Auron couldn't find his voice to answer, but it was all trying to claw its way out of him: his pain, his sorrow, his fears, his desire and longing and love for this man who had vexed him for so long. Just one more person he would lose to Sin and mourn over when all was said and done.

As if he could read Auron's most inner thoughts, Jecht spoke words that cut Auron to the core. "Will it hurt less if I die tomorrow if we don't admit it?" Jecht touched trembling fingers to Auron's hand where it lay between them on the grass. "Because I don't think it will."


"I think it won't matter if we never see each other again. It'll still cut your heart out. Cut my heart out. Again."

"Jecht..." Auron's voice cracked on the name, as unsteady as Jecht's hand had been a moment before.

Jecht must've sense weakening because he abandoned hesitance and instead drew as close as he could, hands sliding up Auron's arms until he had him in a loose embrace. Against all the doubts in his mind, Auron reached for him, hands once more creeping along the scarred skin of Jecht's side.

But then Auron's hand stilled.

"Hey." Jecht's stubbled cheek was against Auron's as he whispered in his ear, breath hot and steady until Auron shivered. His lips roamed from his ear to his cheek to the corner of his mouth, light sweet brushes that promised more - and there was no denying that Auron wanted it. "What have I told you about thinking so much, huh?"

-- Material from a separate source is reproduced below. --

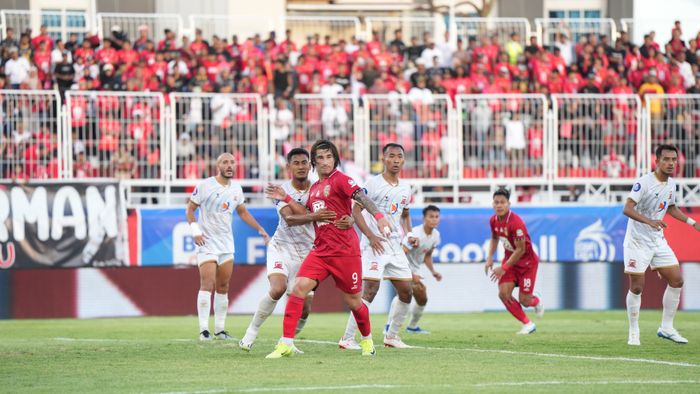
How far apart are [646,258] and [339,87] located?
14776 mm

Auron felt it inside him like a tree splintering under a bolt of lightning or the hull of a ship cracking under the strength of a tidal wave as his resistance fled. He melted against Jecht, doubts silenced and replaced only by his desire. His hands resumed their earlier quest across Jecht's skin and he felt tension bled from the strong body he held in response. Jecht's arms tightened around him and he finally brought their mouths together in a kiss.

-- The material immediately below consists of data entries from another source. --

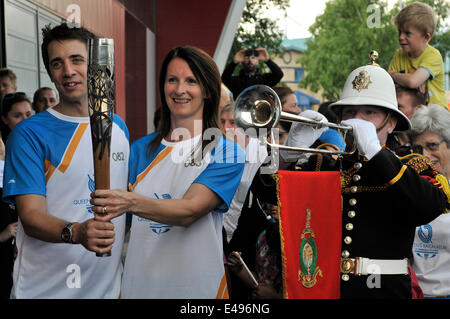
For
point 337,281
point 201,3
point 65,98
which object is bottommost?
point 337,281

The night had long become too cool, but they created a cocoon of warmth where they huddled together, wrapped in each other's arms. It was Auron who broke off the latest careful kiss between them to bury his face against the hollow of Jecht's throat, content with nothing more than simple touch. The day had been long and tiring and he was starting to feel its effect in a way he hadn't a few hours before.

Jecht, still maddeningly perceptive, sensed his fatigue. "Come on," he began, rising to his feet and pulling Auron up with him. They stood chest to chest, Jecht's hands sliding over Auron's arms. "You'll be even more cranky than usual if you don't get some rest. Let's go."

Jecht took a few steps forward before he realized that Auron hadn't moved. He turned back, a brow quirked in inquiry. "What?"

"Sin always comes back, Jecht. Braska's death won't change that."

Jecht's features softened as he strode back to Auron's side. He grabbed for one of Auron's hands and laced their fingers together, his grip strong and reassuring. "We've still got some time, right? We can figure it out."

"We can?" His doubt was palpable. "Where no one else has for a thousand years?"

Jecht squeezed his hand. "We'll find a way to stop Sin once and for all. I've got faith in us."

Auron hoped Jecht's faith would be enough for them both.

The End.

End Notes: ...and then Jecht became the fayth, Auron became an unsent and went to raise Tidus in Zanarkand, blah, blah, then they both died and it's all very depressing, the end. I'm not a fan of writing this tragic, never-to-be kind of story, but for the love of Jecht and this pairing, I couldn't help myself. Anyway, I hope y'all enjoy.